_Items from a data source_
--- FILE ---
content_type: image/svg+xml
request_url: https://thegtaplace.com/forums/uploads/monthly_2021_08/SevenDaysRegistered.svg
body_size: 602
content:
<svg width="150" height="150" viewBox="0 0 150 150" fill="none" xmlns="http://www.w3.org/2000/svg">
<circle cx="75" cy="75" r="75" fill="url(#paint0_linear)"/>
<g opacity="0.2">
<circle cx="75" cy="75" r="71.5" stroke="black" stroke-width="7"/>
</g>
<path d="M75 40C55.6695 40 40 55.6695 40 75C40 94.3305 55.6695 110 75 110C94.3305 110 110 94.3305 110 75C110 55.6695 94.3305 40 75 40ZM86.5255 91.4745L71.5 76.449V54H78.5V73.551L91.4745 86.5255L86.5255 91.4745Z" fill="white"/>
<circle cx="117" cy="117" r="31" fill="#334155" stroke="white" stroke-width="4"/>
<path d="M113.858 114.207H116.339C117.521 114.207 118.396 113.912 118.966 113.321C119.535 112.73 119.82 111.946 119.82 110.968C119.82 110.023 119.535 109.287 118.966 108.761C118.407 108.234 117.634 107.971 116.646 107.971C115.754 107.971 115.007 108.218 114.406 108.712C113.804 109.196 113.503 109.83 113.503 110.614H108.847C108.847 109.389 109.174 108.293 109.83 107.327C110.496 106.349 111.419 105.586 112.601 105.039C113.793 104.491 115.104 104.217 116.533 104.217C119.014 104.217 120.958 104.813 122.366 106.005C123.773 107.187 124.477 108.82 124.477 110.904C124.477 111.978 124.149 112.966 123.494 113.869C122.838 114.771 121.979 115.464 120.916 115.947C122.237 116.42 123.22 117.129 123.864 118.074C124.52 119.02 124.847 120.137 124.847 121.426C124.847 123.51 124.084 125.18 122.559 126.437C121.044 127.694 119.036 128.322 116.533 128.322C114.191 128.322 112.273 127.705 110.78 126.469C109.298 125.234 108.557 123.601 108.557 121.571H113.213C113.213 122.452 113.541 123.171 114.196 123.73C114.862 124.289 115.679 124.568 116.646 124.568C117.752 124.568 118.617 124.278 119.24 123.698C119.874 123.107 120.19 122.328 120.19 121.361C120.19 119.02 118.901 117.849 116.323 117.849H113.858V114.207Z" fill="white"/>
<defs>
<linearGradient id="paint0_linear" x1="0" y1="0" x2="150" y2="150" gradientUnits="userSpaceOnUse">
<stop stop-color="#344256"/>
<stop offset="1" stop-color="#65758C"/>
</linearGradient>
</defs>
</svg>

_Exercise_
Filter the records above for the string "circle" and copy each matching line.

_Exercise answer_
<circle cx="75" cy="75" r="75" fill="url(#paint0_linear)"/>
<circle cx="75" cy="75" r="71.5" stroke="black" stroke-width="7"/>
<circle cx="117" cy="117" r="31" fill="#334155" stroke="white" stroke-width="4"/>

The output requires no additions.